The software is the one that commands at the end of the day

What a processor does is execute a program and the important thing is that the most used programs on the market end up gaining more and more performance, that is why not only the instructions of the processors are optimized to get more performance in the benchmarks but also to that in the most used programs and functions make a difference.

In some cases, new variants of instruction sets and execution units are created, as happened with the advent of SIMD units in the late 1990s for multimedia content or this is happening with instructions to accelerate artificial intelligence algorithms.

Performance improvement doesn’t always have to come with a reduction in the number of cycles per instruction, it can come in the form of new execution units and even supporting co-processors.

Architecture versus architecture where CPI and IPC are concerned

One of the most common fallacies is to compare two architectures under the same ISA but from different manufacturers , which is a wrong comparison if it is done without taking into account a series of conditions.

Since we are completely unaware of the historical changes that each manufacturer has made in the CPI and IPC of the instructions, when measuring a program even under the same ISA we are going to find disparate results if we compare the performance with that of another program. The reason? They both use the same instructions but the time per instruction varies.

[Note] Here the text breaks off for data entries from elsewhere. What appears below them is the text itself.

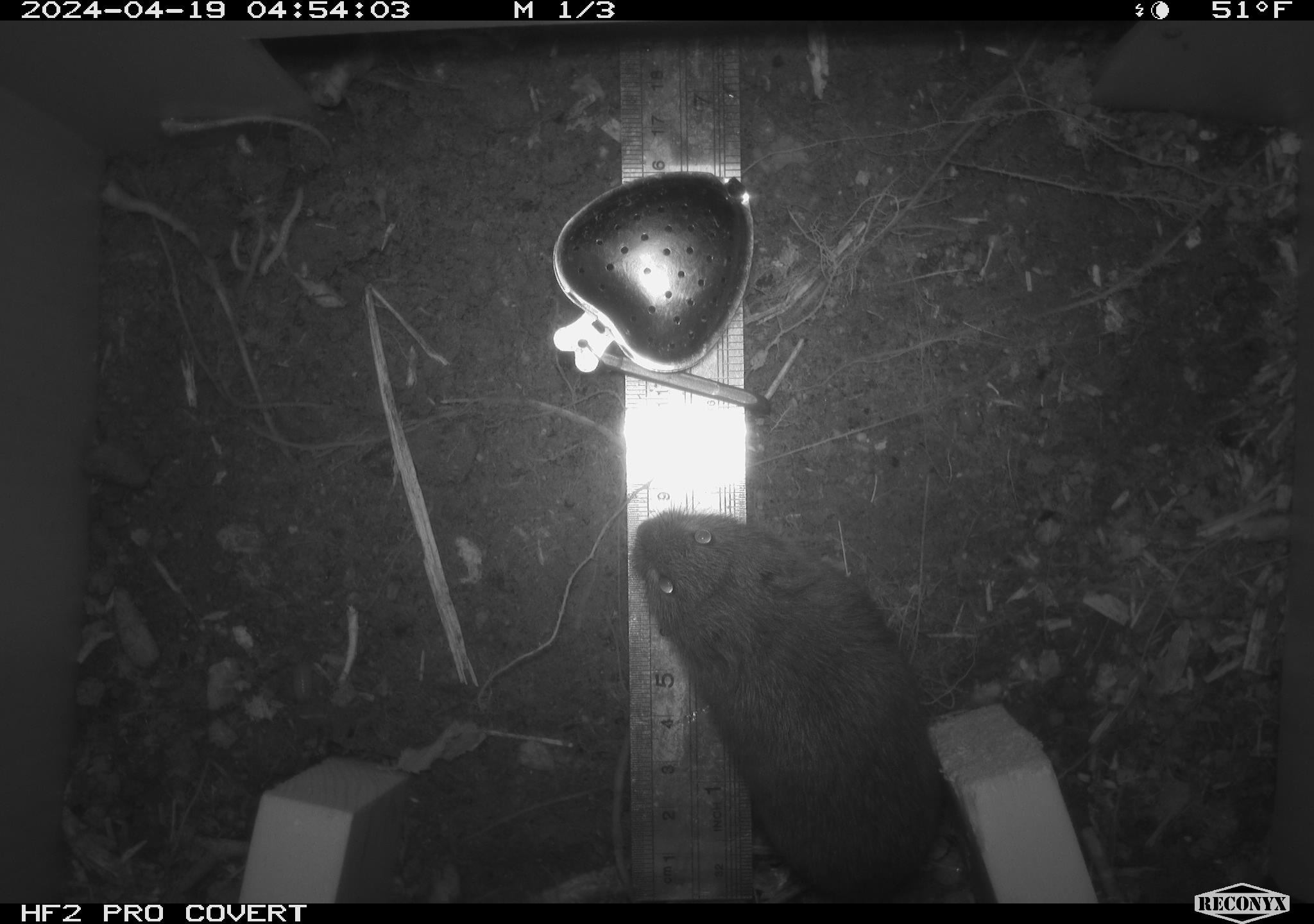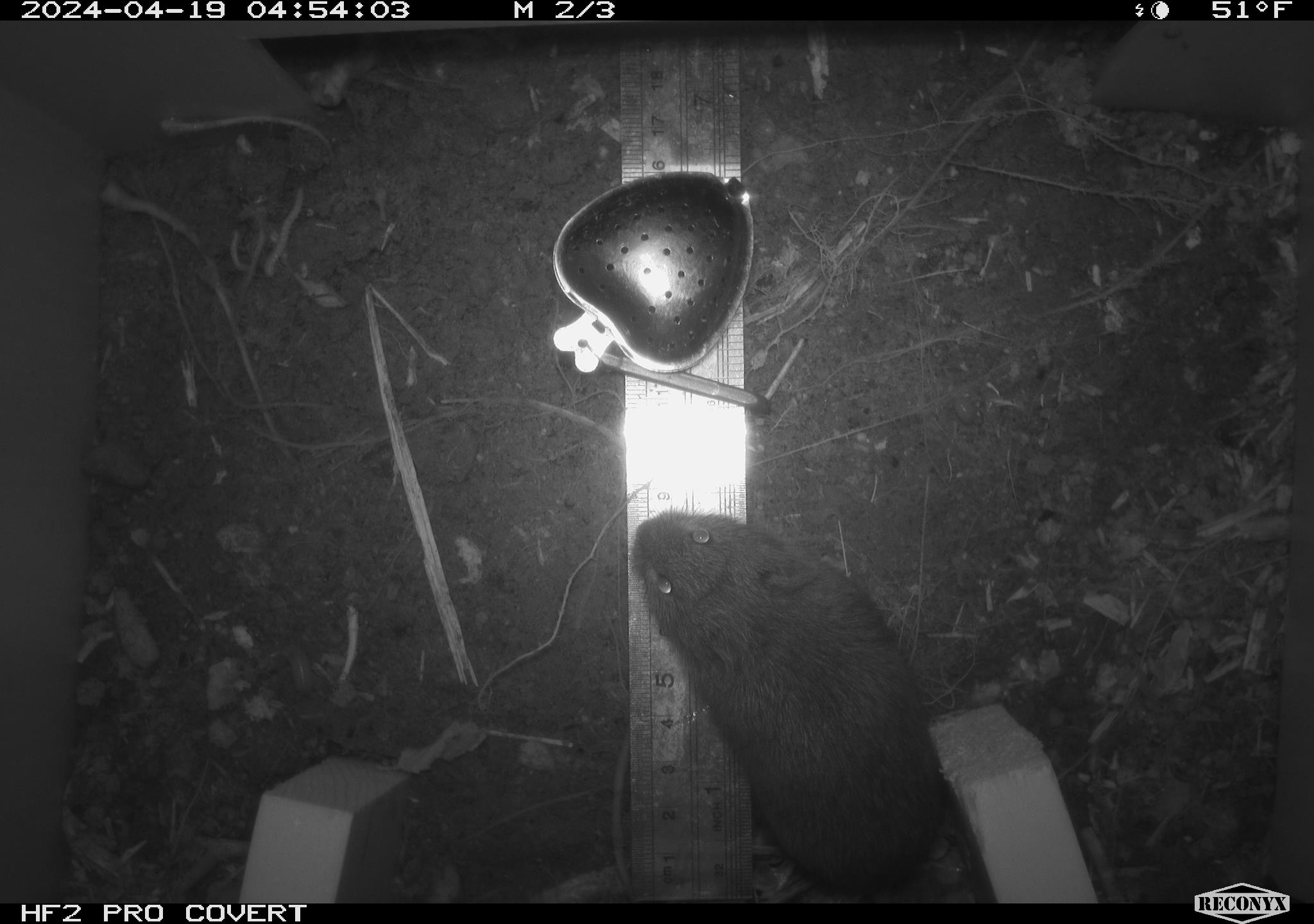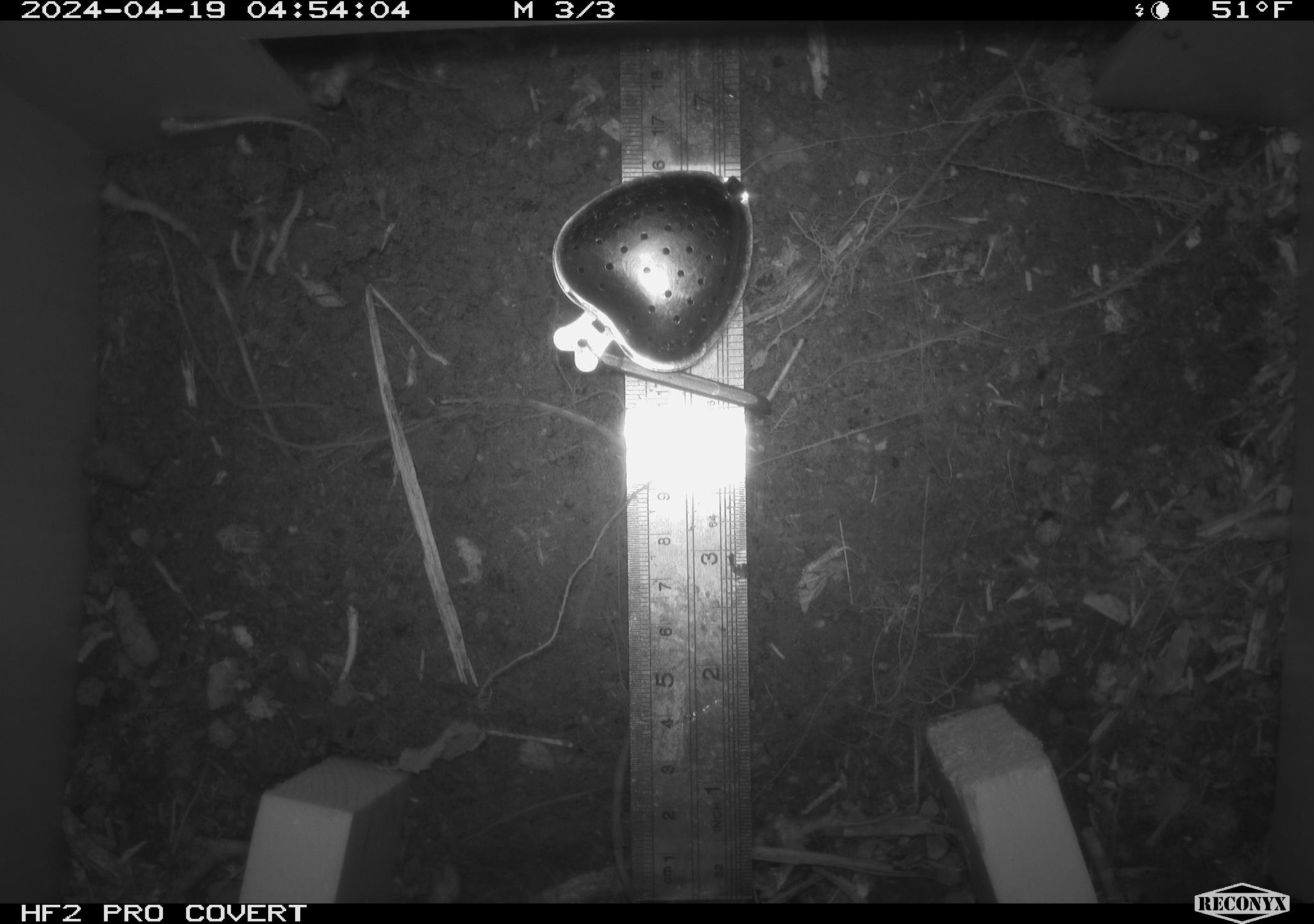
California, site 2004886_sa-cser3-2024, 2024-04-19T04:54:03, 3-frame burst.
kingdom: Animalia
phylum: Chordata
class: Mammalia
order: Rodentia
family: Cricetidae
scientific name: Cricetidae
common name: hamsters, voles, lemmings, and allies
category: cricetidae family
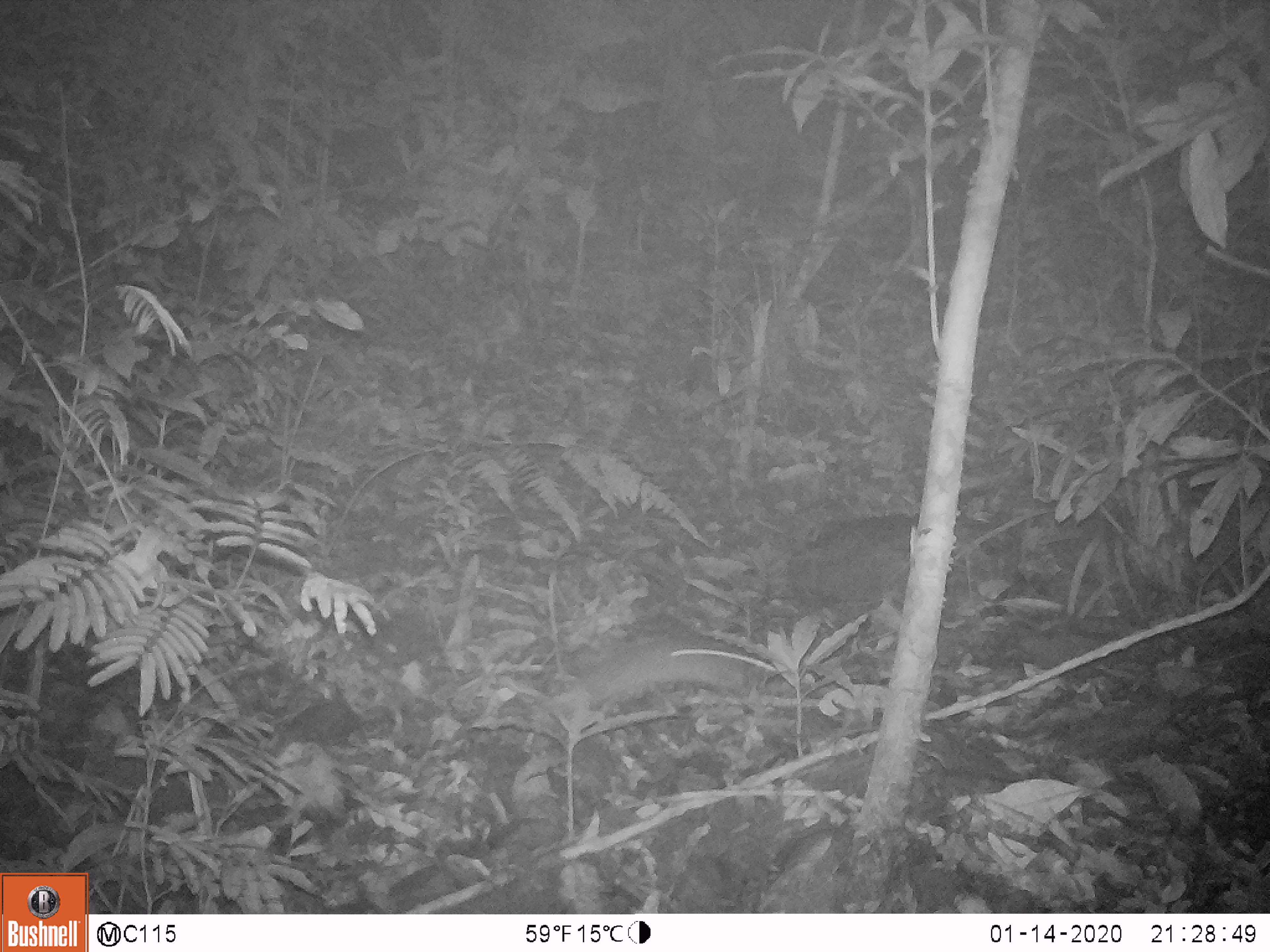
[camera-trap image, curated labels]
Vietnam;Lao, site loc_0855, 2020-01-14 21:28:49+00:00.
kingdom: Animalia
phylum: Chordata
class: Mammalia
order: Rodentia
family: Muridae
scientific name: Muridae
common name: old-world mice and rats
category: unidentified murid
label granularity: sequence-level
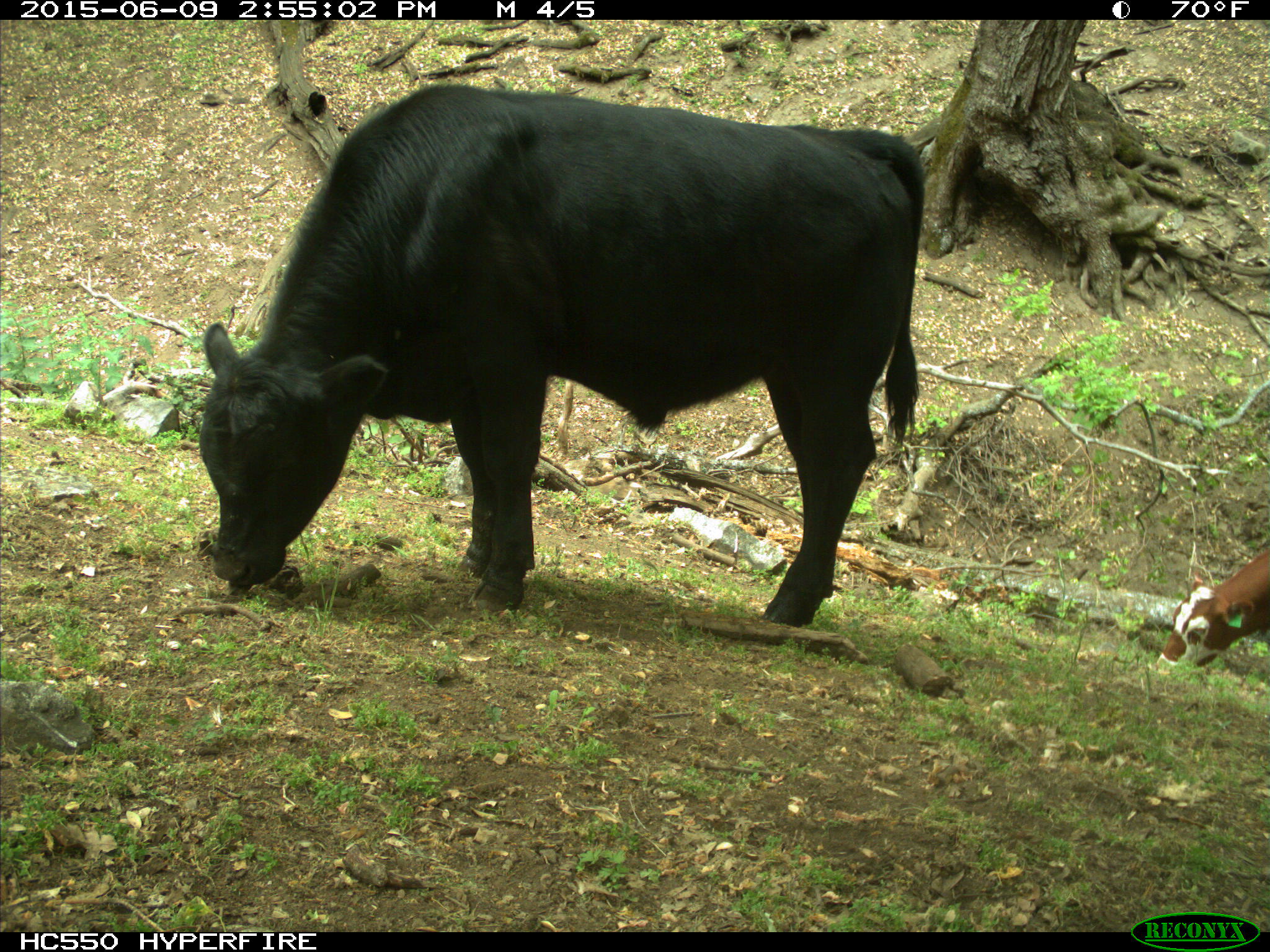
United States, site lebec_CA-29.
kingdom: Animalia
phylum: Chordata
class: Mammalia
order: Artiodactyla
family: Bovidae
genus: Bos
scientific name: Bos taurus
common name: domestic cow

But if we talk about implementations of the same manufacturer, then we find that both CPUs and GPUs evolve progressively, from one iteration to another a good part of the instructions of the previous one are maintained and the CPI of a few selected in the processor design period.

What is the relationship between FLOPS and CPI and CPI?

The FLOPS is the number of operations in comma or floating point that a unit of execution can do, an operation only lasts one cycle and should not be confused with an instruction. These are also used in marketing instead of CPI and IPC, especially when it comes to GPUs.

For example, we can have a processor that has a much lower FLOPS rate than another and get better performance due to the fact that the number of cycles per instruction is shorter in one architecture than another . When it comes to measuring performance in FLOPS, marketing departments take the instruction with the lowest CPI of all, as long as they present very high numbers. But in reality we all know that a program is made up of a multitude of disparate instructions.

In the same way that it is a mistake to compare different architectures with a disparate CPI, it is even more a mistake to compare different architectures in terms of the FLOPS rate.